The greenway is bursting at the seams during warmer months and needs to be widened to handle the peak volume of bike and pedestrian traffic it carries.
By Laura Shepard
Jun 22, 2018
… The multitude of different conveyances on the greenway no longer fit comfortably within its current dimensions. Cyclists, runners, skateboarders, kids on scooters, and people on e-bikes travel at varying speeds.
Baby carriages strike me as the mode of conveyance that ought to rank first in terms of need for safety and deference. Our culture, though, is strangely oblivious to prioritizing the needs of mothers pushing baby carriages. For example, the 1990 Americans with Disabilities Act defined the disabled (e.g., the handful of people who need wheelchairs) as having a legal right to have constructed ramps and the like to get around staircases and curbs, which turned out to be very useful to the more numerous category of people pushing baby carriages (not to mention their babies).

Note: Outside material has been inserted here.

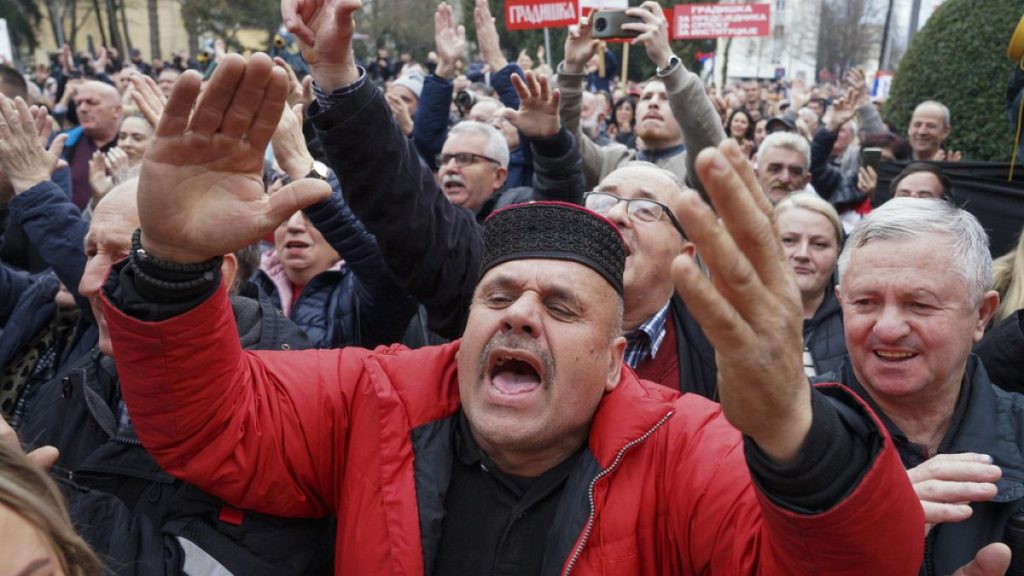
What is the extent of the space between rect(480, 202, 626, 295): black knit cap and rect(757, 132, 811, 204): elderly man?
11.2 feet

But there is something weird about how our culture only did something for mothers pushing baby carriages as an unplanned-for byproduct of a different group, The Disabled, getting themselves defined as an Identity Politics group with special rights.
The greenway isn’t designed to handle all of them, and some people on the greenway feel intimidated by the faster e-bikes, said Graeme Birchall, president of the Downtown Boathouse on Pier 26 in Tribeca, which offers free public kayaking to 30,000 people every year.
“It’s driving some people off the bike path. I get complaints from people with children, I get complaints from seniors, I have a lot of volunteers who are female, who just will not ride on the bike path,” he said.
The board responded by including language in its resolution about the “lack of enforcement to mitigate dangerous riding behavior” and calling for rumble strips that create vibrations at higher speeds, setting a speed limit, installing signage to direct traffic movement in a safe and orderly manner, and addressing other ways to enforce safe speeds and courteous behavior on the greenway.
So I’m not the only person who has noticed that cyclists and pedestrians aren’t necessarily natural allies forever and ever.
The politics of this in New York are kind of like Democratic Party orthodoxy: the Establishment is united in agreeing that cars / white males are the problem and must surrender much of their turf to the united non-cars / non-white males. But the non-cars / non-white males don’t all have the same interests either other than in taking from the cars / white males. Indeed, it turns out that the few bicyclists / elites tend to get more from taking from cars / white males than do the pedestrians / masses of Democratic Party voters.